Houston – Texas Senate Select Committee on Property Tax Reform Chairman Paul Bettencourt (R-Houston) reacted today to the passage of the Tax Cuts and Jobs Act of 2017 by the United States Congress. The legislation passed by a margin of 224-201 in the House of Representatives and a 51-48 margin in the United States Senate. Chairman Bettencourt has been getting calls about how big of a Texas home, in value, is still covered under this act.
“Clearly a home worth between $400,000 to $500,000 in value, depending upon optional homestead exemptions should allow for a property taxpayer to write off 100% of their property tax payment on their federal income tax return,” said Chairman Bettencourt. “As we do not have a state income tax, and depending on whether a taxpayer uses the new doubled standard exemption, or the itemized income tax exemption, middle class property tax payment deductions are covered under the tax bill.”
The bill keeps in place a $10,000 deduction for state and local taxes which means that a Texas homeowner, depending on their particular exemptions, will still be able to take full advantage of the federal property tax deduction on their taxes. The average property tax rate in Texas is approximately $2.48 per $100 of value, and
the State of Texas gives all homesteads a $25,000 ISD deduction, with several taxing entities offering up to a 20% option homestead exemption as well. Depending on the homeowner’s exemption status, taxpayers will continue to be able to fully deduct their property tax payments from their federal tax returns up to home values between $400,000 to $500,000 on average, by Senator Bettencourt’s calculation. “In major metropolitan areas the value of an average home in Texas is approximately $248,000, so this estimated limit is nearly twice the value of an average home in Texas,” he added. Note that the legislation also lowered the mortgage interest deduction on new loans up to $750,000 in value, however the million dollar exemption on older homes remains intact.
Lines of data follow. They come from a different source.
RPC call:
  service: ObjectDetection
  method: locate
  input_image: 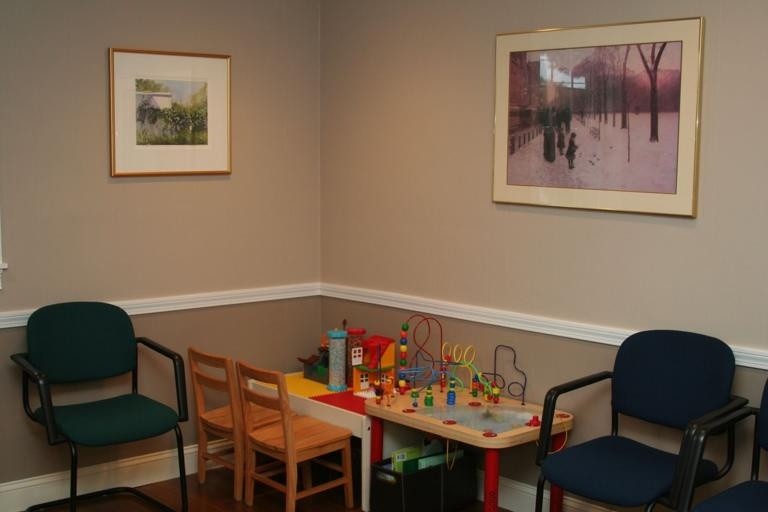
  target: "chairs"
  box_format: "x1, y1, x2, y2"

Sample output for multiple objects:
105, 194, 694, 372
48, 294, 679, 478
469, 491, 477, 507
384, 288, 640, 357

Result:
679, 375, 768, 511
10, 302, 192, 511
187, 344, 297, 500
537, 329, 749, 512
237, 361, 355, 511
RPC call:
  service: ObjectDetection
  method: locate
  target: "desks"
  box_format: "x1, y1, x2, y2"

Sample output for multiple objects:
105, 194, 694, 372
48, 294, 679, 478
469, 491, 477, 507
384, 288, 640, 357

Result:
248, 371, 442, 511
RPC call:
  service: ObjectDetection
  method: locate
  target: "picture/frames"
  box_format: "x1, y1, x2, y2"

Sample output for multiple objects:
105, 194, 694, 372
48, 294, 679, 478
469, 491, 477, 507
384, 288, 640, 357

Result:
108, 46, 235, 178
490, 17, 702, 218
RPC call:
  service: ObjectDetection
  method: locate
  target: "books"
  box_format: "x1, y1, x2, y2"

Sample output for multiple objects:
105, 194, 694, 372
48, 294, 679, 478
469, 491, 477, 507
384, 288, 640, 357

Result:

The “Cruz Amendment”, authored by Senator Ted Cruz (R-Texas) expands tax-exempt 529 accounts that could previously only be used to help pay for college expenses. The new legislation allows these accounts to be used, for up to $10,000 a year per child, for tuition for students in private and parochial schools for grades K-12. In a 529 plan contributions are made using after-tax dollars, however the growth of this money is tax free.
“I have always said that I want all taxpayers to legally pay their lowest possible tax or government fees,” said Senator Bettencourt. “As Chairman of the Senate Select Committee on Property Tax Reform, we will be studying the Texas tax code in order to maximize deductions and exemptions for all Texans, however it is clear that this federal tax reform legislation covers middle class taxpayers in Texas.”
Senator Bettencourt expects that after a thorough review and analysis of the federal tax reform legislation that additional legislative issues could be discussed in Senate committee hearings.